Piątek, 14 czerwca 2024

imieniny: Elizy, Bazylego, Waleriana

RSS

Mieszkańcy Godowa krytycznie o CPK. "Ta inwestycja nic nam nie da"

16.02.2022 20:09 | 8 komentarzy | juk

- Obawy o przyszłość naszych domów są źródłem wielu stresów i negatywnych emocji. Żyjemy w permanentnym niepokoju - mówili mieszkańcy Godowa podczas spotkania dotyczącego kolei dużych prędkości.

Mieszkańcy Godowa krytycznie o CPK. "Ta inwestycja nic nam nie da"
Wiesz coś więcej na ten temat? Napisz do nas

Od kilku dni w województwie śląskim trwają spotkania informacyjno-konsultacyjne w sprawie kolej dużych prędkości. Chodzi o linię kolejową nr 170 Katowice – granica państwa – Ostrawa. Z mieszkańcami w formie online spotykają się przedstawiciele Centralnego Portu Komunikacyjnego (CPK) - spółki Skarbu Państwa, powołanej do budowy nowego lotniska centralnego dla Polski oraz realizacji inwestycji towarzyszących, w tym nowej sieci linii kolejowych, dróg ekspresowych, autostrad i pozostałej infrastruktury przesyłowej, oraz firmy Egis Poland - wykonawcy tzw. studium techniczno-ekonomiczno-środowiskowego dla planowanej linii kolejowej nr 170. Dziś (16.02) odbyło się spotkanie z mieszkańcami gminy Godów.

Wypowiedzi organizatorów

Spotkanie rozpoczęła jego moderatorka Izabela Kielusiak.
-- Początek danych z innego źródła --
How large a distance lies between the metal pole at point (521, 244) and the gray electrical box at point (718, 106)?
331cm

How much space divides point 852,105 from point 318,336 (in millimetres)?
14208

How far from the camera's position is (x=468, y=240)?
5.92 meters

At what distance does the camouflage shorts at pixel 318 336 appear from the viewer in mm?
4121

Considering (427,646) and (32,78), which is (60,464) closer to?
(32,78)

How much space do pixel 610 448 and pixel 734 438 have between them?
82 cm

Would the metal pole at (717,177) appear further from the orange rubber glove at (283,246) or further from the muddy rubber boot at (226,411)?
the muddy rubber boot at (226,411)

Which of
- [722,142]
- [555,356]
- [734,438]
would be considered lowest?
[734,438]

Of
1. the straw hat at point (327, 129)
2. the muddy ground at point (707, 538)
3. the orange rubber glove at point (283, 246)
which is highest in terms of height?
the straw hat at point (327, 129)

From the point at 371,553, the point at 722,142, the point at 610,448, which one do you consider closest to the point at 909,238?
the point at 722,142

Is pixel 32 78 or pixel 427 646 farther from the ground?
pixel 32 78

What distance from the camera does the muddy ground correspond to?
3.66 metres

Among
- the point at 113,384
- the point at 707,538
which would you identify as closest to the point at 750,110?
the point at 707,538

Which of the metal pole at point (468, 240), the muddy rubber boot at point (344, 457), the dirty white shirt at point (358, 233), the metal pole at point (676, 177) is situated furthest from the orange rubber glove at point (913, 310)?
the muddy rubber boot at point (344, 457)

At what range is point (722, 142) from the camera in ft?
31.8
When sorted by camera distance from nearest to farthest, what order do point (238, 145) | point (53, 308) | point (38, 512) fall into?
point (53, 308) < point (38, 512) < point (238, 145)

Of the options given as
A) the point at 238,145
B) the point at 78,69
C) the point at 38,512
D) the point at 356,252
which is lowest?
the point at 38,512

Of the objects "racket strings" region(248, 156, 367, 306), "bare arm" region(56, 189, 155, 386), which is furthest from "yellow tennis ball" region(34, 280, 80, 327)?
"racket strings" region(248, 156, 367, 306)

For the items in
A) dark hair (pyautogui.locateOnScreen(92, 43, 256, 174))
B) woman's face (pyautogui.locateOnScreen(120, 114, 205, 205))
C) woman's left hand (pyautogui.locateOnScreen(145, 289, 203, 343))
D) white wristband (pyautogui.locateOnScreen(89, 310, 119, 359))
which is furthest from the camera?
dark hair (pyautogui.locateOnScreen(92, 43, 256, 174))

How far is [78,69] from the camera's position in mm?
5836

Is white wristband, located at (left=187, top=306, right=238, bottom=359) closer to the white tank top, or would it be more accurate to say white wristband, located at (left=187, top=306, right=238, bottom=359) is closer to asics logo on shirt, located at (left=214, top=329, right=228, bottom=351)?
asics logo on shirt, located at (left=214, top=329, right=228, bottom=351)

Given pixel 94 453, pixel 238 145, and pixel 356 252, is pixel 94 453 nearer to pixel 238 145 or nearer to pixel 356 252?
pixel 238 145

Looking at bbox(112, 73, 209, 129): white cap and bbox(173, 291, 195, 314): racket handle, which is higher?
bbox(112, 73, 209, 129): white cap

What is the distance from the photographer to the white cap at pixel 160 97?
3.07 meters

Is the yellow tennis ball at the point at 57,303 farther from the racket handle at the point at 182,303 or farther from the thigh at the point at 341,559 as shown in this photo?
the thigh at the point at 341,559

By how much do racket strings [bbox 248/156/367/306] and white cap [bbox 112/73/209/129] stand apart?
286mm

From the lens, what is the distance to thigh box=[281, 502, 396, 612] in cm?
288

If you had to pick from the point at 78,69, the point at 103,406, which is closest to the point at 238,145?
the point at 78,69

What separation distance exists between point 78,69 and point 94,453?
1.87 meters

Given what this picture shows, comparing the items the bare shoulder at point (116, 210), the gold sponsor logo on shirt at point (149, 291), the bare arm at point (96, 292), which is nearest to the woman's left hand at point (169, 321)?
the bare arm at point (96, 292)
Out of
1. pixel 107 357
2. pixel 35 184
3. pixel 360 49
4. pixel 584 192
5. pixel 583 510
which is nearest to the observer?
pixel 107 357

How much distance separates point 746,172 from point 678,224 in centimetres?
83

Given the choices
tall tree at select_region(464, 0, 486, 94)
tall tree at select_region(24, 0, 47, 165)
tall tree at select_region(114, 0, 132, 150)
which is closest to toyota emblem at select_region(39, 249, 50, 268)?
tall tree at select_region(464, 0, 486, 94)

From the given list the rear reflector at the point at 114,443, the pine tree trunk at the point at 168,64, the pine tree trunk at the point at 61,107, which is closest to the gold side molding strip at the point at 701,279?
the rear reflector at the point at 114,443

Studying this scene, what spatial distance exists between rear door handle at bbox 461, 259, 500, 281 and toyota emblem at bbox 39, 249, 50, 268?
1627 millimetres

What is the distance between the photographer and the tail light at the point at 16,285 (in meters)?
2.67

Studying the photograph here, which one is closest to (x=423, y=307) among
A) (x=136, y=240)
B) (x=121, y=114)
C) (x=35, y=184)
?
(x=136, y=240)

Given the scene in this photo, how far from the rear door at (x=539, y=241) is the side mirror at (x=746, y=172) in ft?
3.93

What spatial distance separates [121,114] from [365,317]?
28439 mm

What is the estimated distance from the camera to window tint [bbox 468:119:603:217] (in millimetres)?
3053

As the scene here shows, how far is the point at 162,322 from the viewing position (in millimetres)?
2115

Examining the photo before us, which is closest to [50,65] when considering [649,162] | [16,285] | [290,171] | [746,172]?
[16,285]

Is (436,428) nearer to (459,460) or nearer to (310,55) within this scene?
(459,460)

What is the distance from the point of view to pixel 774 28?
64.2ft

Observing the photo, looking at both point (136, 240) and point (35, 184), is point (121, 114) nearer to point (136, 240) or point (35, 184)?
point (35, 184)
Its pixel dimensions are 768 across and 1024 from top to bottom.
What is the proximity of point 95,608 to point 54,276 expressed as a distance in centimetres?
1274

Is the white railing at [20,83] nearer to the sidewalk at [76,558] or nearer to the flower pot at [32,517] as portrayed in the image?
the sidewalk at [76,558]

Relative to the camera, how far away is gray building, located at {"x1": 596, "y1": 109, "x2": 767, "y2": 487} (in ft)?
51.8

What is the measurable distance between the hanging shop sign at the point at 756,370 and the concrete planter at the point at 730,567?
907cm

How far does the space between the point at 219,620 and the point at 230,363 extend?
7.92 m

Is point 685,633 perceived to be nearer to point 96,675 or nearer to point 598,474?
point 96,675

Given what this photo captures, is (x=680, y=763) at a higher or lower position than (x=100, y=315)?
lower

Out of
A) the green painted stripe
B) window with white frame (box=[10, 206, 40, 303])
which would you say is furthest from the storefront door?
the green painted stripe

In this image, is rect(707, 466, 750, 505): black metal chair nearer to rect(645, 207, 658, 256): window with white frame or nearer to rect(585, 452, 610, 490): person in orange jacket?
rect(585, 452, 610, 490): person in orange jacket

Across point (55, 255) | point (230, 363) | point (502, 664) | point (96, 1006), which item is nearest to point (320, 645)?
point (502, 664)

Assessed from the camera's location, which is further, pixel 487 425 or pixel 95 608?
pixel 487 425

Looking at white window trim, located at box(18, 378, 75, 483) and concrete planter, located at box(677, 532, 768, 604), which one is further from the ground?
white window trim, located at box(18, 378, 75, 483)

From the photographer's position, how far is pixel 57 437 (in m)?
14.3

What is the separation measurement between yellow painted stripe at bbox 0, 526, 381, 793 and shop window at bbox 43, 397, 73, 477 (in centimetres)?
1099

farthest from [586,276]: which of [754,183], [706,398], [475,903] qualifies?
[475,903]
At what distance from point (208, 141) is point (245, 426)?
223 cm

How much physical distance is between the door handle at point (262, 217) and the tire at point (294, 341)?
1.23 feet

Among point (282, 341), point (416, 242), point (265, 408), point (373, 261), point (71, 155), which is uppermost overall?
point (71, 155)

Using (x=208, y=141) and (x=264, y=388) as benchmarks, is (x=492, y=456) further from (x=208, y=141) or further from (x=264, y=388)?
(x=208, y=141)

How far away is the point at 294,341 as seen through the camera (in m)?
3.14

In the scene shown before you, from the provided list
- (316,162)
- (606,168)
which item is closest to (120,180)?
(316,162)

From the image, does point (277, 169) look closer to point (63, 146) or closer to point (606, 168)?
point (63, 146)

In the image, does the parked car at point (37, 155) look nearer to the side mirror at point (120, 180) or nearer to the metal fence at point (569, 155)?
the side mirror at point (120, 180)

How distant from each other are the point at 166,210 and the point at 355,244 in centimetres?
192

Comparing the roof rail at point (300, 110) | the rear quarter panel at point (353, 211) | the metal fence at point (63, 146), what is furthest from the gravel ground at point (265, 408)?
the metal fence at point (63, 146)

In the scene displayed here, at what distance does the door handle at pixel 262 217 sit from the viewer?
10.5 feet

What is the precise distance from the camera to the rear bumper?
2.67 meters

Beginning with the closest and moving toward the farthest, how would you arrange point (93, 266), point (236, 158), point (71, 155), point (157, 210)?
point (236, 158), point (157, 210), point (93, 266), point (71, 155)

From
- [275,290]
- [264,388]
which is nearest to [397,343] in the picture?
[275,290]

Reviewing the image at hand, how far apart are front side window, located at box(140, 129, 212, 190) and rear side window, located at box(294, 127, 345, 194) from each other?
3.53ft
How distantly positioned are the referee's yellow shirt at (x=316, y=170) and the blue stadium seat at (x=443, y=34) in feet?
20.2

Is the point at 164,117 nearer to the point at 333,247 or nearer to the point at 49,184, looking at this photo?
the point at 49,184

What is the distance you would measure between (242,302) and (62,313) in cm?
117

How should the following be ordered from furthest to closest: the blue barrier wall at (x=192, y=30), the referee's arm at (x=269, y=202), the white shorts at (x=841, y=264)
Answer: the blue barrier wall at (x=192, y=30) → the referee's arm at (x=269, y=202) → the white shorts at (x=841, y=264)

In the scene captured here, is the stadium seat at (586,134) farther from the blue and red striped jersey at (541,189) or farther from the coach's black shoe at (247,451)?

Podkreśliła, że aktualne spotkania prowadzone w formie online, nie zastępują konsultacji na żywo. Mają się one odbyć na przełomie marca i kwietnia.

Następnie głos zabrał Kazimierz Peryt z CPK. Zwrócił uwagę, że proponowane obecnie warianty linii kolejowych są jedynymi możliwymi do zrealizowania, m.in. ze względu na występowanie szkód górniczych, które przekreśliły inne propozycje. - Z propozycji, które przedstawiamy, będziemy chcieli dokonać wyboru wariantu inwestorskiego, co nastąpi na przełomie lipca i sierpnia 2022 r. Następnie będziemy się starać o decyzję środowiskową. Po jej uzyskaniu co najprawdopodobniej nastąpi na przełomie 2023 i 2024 r. rozpocznie się proces składania wniosku do wojewody o ustalenie lokalizacji linii kolejowej. To wówczas zostaną bardzo precyzyjnie ustalone tereny, przez które trasy kolejowe zostaną poprowadzone. Kolejnym etapem będzie w 2026 r. projekt budowlany. Po tym terminie rozpocznie się budowa linii kolejowej, jej zakończenie planujemy w 2030 r. - tłumaczył.

Głos zabrał także Hubert Bobrowski z firmy Egis Poland. Podkreślił, że obecnie prowadzone są analizy kwestii technicznych, przebiegów linii, ich profili, ale także analizom jest poddawana przyszła oferta przewozowa oraz jej rozwój. - Identyfikujemy także uwarunkowania przyrodnicze, czy dany wariant przecina korytarze ekologiczne, czy nie wpisuje się w politykę związaną z ochroną gatunków. Planujemy przejścia dla zwierząt, dygitalizujemy mapy hydrologiczne - mówił Hubert Bobrowski. Dodał, że badane są także kolizje ze środowiskiem kulturowym oraz z zabytkami. - Efektem naszej pracy będzie zarekomendowanie najlepszego wariantu spośród czterech, które analizujemy. Aktualnie nie ma preferowanego wariantu, wszystkie na tym etapie są przez nas traktowane równorzędnie - zwrócił uwagę.

Głos mieszkańców

Po wypowiedziach organizatorów głos zabrali mieszkańcy biorący udział w internetowym spotkaniu. Wielu z nich wypowiadało się bardzo krytycznie co do planowanej inwestycji. - Jestem przeciwny tej inwestycji, ponieważ nie widzę korzyści, jakie miałyby z niej płynąć dla mieszkańców gminy Godów - mówił Marek Stabla. W podobnym tonie wypowiadali się także inni mieszkańcy. Podkreślali, że obawy o przyszłość ich domów są źródłem wielu stresów i negatywnych emocji. - Żyjemy w permanentnym niepokoju - podkreślali.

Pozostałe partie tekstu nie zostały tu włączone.